Significa isto que não podemos voltar a confiar naquilo que as pessoas dizem? Ou talvez que devemos passar a confiar apenas na voz de peritos? Não. O melhor antídoto à demagogia não é menos democracia, é mais democracia. Se queremos oferecer uma alternativa democrática ao autoritarismo, temos que ouvir as pessoas. Se tantos em tantos países decidiram participar nesta revolução por alguma razão foi. Se queremos responder aos problemas sérios e profundos que esta globalização provocou, temos que ouvir os descontentes da globalização. E levar muito a sério as suas preocupações e anseios.

Por fim, há que desconstruir a retórica conservadora. Não devemos acreditar em tudo o que os novos líderes nos dizem. Por mais que estes se esforcem por nos convencer que o mundo que querem derrubar é dominado por interesses ocultos e fake news, e de que eles são os arautos de um novo tempo, virtuoso e incorruptível, vale a pena pensar duas vezes no que nos dizem. Se é indiscutível que a globalização trouxe consigo problemas e desestabilizou formas de vida, não é menos verdade que foi uma época em que centenas de milhões saíram da pobreza. Fizeram-se progressos espantosos no combate a doenças como o cancro. Nunca antes se avançou tanto no combate à discriminação de género.
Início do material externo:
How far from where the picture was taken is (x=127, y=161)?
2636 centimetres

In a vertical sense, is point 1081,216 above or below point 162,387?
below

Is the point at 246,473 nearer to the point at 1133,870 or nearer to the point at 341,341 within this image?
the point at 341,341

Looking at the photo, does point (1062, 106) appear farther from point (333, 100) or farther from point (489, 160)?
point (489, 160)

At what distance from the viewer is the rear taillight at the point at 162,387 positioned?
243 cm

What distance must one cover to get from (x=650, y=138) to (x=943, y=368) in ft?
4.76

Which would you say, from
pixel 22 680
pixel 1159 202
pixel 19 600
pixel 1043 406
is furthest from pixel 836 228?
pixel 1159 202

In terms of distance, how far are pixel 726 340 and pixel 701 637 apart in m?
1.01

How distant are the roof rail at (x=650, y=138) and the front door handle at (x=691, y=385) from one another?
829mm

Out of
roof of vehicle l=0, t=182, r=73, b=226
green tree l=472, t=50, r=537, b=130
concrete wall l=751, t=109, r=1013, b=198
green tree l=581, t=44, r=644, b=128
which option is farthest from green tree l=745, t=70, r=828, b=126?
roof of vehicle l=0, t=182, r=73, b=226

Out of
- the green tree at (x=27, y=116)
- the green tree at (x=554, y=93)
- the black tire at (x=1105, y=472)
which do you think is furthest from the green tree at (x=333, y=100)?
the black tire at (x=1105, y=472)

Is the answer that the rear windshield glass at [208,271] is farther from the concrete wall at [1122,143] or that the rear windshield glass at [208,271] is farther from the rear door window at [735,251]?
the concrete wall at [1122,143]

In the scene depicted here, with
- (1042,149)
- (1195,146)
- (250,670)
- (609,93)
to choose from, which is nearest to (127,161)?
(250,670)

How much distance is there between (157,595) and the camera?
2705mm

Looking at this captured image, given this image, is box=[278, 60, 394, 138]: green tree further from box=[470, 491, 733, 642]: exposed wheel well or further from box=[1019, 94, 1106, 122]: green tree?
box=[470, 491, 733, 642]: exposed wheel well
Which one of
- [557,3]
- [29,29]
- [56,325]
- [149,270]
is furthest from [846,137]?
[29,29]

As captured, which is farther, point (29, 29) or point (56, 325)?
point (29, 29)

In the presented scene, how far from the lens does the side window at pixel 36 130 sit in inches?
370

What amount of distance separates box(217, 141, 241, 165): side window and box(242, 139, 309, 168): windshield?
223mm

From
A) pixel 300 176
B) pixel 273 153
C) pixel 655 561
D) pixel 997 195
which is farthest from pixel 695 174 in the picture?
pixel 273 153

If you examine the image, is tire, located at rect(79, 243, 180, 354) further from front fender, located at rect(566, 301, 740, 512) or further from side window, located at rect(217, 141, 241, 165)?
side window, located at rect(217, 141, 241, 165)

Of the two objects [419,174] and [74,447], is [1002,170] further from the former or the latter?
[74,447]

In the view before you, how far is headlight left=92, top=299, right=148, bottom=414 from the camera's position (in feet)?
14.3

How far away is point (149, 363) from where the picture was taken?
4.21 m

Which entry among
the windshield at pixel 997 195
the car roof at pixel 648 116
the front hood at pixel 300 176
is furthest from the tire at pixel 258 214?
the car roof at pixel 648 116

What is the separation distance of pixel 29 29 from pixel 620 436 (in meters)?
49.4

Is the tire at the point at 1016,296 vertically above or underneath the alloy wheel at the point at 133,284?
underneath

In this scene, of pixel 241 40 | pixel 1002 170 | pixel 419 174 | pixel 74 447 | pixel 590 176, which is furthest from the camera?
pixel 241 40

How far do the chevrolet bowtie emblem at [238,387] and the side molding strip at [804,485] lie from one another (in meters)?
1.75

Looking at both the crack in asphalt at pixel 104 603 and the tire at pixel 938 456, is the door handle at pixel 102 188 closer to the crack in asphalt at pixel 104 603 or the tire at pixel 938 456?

Ou no combate ao racismo. Esquecer estes e tantos outros progressos, tantas vezes em resultado de certezas ideológicas demasiado confortáveis, é um erro perigoso: significa cair no mesmíssimo discurso maniqueísta a que os novos líderes recorrem tantas vezes.

Vivemos num tempo de grandes mudanças. A revolução conservadora está a mudar muitas das coisas que nos habituámos a tomar por certas. Algumas destas coisas estavam erradas e já é tempo de as mudar. Mas outras há que nos custaram muito a conquistar. Perdê-las seria um retrocesso civilizacional irreparável. Saber distinguir entre uma coisa e outra é, provavelmente, o maior desafio do nosso tempo.